The present application claims priority under 35 U.S.C. § 119 to Chinese Application No. 202411372186.3 filed on Sep. 27, 2024, the entire contents of which are incorporated herein by reference.
The present disclosure relates to the field of machine learning and natural language processing (NLP), and specifically, a method and an apparatus for named entity recognition (NER), and a non-transitory computer-readable recording medium.
Named entity recognition (also referred to as entity recognition, entity segmentation, and entity extraction) is a fundamental task in NLP, and is an important foundational tool for NLP tasks such as information extraction, named entity recognition systems, syntactic analysis, and machine translation. Named entity recognition (also referred to as entity recognition, entity segmentation, and entity extraction) aims to locate and classify named entities in a text into predefined entity types, such as person names (usually represented by “PER”), organizational names (usually represented by “ORG”), place names (usually represented by “LOC”), time expressions, quantities, monetary values, and percentages. For ease of description, “named entities” may also be simply referred to as “entities” in this document.
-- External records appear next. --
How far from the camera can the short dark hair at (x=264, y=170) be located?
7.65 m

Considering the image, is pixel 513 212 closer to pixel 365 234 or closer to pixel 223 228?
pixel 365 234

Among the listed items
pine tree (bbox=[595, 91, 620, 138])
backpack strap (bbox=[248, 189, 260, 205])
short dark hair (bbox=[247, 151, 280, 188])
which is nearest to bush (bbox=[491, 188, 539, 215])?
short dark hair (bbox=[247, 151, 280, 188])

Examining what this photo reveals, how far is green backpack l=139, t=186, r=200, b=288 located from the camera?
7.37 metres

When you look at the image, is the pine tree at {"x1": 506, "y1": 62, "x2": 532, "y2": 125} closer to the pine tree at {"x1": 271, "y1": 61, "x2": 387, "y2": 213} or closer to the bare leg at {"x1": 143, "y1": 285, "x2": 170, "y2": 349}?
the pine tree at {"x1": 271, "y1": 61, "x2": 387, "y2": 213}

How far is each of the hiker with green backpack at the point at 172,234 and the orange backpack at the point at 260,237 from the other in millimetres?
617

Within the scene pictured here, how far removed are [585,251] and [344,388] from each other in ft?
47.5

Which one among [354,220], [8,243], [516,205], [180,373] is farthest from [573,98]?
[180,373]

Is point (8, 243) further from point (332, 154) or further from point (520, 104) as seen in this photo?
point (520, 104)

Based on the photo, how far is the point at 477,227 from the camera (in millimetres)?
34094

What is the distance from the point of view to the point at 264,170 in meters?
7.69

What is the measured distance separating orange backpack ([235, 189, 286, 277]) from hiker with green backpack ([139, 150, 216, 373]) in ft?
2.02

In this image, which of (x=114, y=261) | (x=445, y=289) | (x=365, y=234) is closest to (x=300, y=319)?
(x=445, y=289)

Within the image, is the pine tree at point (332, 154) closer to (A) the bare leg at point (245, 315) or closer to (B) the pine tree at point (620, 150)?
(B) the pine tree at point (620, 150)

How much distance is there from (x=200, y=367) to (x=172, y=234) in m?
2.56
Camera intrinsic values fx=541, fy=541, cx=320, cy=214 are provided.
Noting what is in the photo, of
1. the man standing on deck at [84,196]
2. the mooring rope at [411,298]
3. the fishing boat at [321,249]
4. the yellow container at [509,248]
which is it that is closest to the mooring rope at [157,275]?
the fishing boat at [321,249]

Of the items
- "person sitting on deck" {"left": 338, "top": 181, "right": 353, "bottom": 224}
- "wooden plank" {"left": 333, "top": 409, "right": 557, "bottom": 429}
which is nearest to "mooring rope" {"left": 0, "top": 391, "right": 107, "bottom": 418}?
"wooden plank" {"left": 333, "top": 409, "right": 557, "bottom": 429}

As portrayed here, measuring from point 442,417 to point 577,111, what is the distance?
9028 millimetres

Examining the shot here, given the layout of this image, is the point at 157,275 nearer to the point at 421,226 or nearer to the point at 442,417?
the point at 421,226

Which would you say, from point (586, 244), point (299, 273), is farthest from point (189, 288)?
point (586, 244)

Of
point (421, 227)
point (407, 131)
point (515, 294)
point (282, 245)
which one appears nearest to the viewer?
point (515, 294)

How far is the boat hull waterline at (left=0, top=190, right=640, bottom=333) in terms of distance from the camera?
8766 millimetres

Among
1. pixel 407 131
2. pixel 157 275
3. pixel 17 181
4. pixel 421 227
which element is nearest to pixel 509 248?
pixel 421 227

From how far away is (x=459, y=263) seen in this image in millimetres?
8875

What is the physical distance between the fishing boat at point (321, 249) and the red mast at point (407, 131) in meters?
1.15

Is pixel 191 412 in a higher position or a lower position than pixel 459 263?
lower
In recent years, NER has primarily been approached as sequence labeling or span classification, which has many limitations. For example, it is difficult to process nested NER using sequence labeling. On the other hand, learning and inference based on span classification are complex and sensitive to noise in supervised data. Furthermore, in conventional technologies, semantic features and intermediate representations of specific classes are only learned from a source domain, which affects generalization to unseen target domains and results in suboptimal performance.
According to an aspect of the present disclosure, a method for named entity recognition is provided. The method includes determining at least one span in a sequence to be predicted, generating a vector representation of the sequence to be predicted using a pre-trained recognition model, and obtaining a vector representation of the span in the sequence to be predicted, the number of tokens in the span being less than or equal to a preset threshold; and comparing the vector representation of a first span in the sequence to be predicted with final representations of one or more entity type identifiers obtained in advance to determine an entity type of the first span, the first span being a span among the at least one span, wherein the recognition model is obtained by performing fine-tuning training on a pre-trained language model based on an objective function of contrastive learning, the objective function is constructed based on vector representations of spans in training samples, so that distances between the vector representations of the spans belonging to the same class are minimized and distances between the vector representations of the spans belonging to different classes are maximized, the training samples include a plurality of original samples and a plurality of enhanced samples, the original samples are samples with labeled entity types, the enhanced samples are obtained by replacing one or more entities in the original samples with respective entity type identifiers, and the final representations of the entity type identifiers are obtained by performing average pooling on the vector representations of the same entity type identifier among the vector representations of the plurality of enhanced samples generated by the recognition model.
According to another aspect of the present disclosure, an apparatus for named entity recognition is provided. The apparatus includes a memory storing computer-executable instructions; and one or more processors. The one or more processors are configured to execute the computer-executable instructions such that the one or more processors are configured to determine at least one span in a generate a vector sequence to be predicted, representation of the sequence to be predicted using a pre-trained recognition model, and obtain a vector representation of the span in the sequence to be predicted, the number of tokens in the span being less than or equal to a preset threshold; and compare the vector representation of a first span in the sequence to be predicted with final representations of one or more entity type identifiers obtained in advance to determine an entity type of the first span, the first span being a span among the at least one span, wherein the recognition model is obtained by performing fine-tuning training on a pre-trained language model based on an objective function of contrastive learning, the objective function is constructed based on vector representations of spans in training samples, so that distances between the vector representations of the spans belonging to the same class are minimized and distances between the vector representations of the spans belonging to different classes are maximized, the training samples include a plurality of original samples and a plurality of enhanced samples, the original samples are samples with labeled entity types, the enhanced samples are obtained by replacing one or more entities in the original samples with respective entity type identifiers, and the final representations of the entity type identifiers are obtained by performing average pooling on the vector representations of the same entity type identifier among the vector representations of the plurality of enhanced samples generated by the recognition model.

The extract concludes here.